The Edited Register is a record of the names and addresses of electors who have opted to have their details made publicly available. 'Electoral Registers - proposed changes to the Edited Register' seeks views on the recommendation in Dr Mark Walport and Richard Thomas's independent review of the use of personal information in the public and private sector that the Edited Register should be abolished.
Justice Minister, Michael Wills, said:
'There are strong opinions on the future of the Edited Register and before considering any changes we need to further understand the impact that this may have on different groups of people.
'The Government has noted Dr. Mark Walport and Richard Thomas's recommendation that the Edited Register should be abolished. But we also recognise that the edited version of the electoral register acts as a comprehensive list of names and addresses of use to businesses, organisations and individuals. This consultation will help us consider the potential impact of the changes proposed.'
The consultation seeks views on six proposed options. These are:
- abolish the Edited Register as soon as practicable.

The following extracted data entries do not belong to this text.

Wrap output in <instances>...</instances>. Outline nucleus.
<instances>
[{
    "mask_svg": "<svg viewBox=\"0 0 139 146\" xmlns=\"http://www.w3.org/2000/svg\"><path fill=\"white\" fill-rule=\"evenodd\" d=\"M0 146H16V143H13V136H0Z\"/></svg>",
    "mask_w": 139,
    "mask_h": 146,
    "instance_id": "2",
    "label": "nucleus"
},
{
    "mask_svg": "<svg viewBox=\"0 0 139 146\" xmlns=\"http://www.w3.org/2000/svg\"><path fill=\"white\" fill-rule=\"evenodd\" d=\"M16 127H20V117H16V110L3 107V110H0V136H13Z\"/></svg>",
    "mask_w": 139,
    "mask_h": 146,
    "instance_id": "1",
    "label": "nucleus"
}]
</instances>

- set a timescale or trigger point for abolition of the Edited Register.
- abolish the Edited Register as soon as practicable, but consider extending access to the full electoral register.
- retain the Edited Register, but impose restrictions in legislation on who can purchase it and for what purposes.
- replace the current provision on the Edited Register which enables electors to 'opt out' of being on it by ticking a box with an 'opt in' option.
- improve guidance for the public about the Edited Register.
The consultation closes on 23 February 2010.
Notes to editors
- Since 2002, two versions of the electoral register have existed: a full version and an edited version. The full register includes information such as the elector's number, name and address, which elections each elector is eligible to vote in, date of birth (if the person's 18th birthday falls within a year of the register being published), if a postal vote has been requested, and an indication after the election of whether a vote was cast. The full register is used only for elections, preventing and detecting crime and checking applications for credit. The law clearly defines which organisations and individuals can obtain a copy of the full register and the purposes for which it can be used.
- In October 2007, the Prime Minster asked Dr Mark Walport and Richard Thomas to undertake an independent review of the use of personal information in the public and private sector. Recommendation 19 of this review recommends that the Edited Register should not be commercially available and that if it is not available for sale it would not serve any purpose and so should be abolished.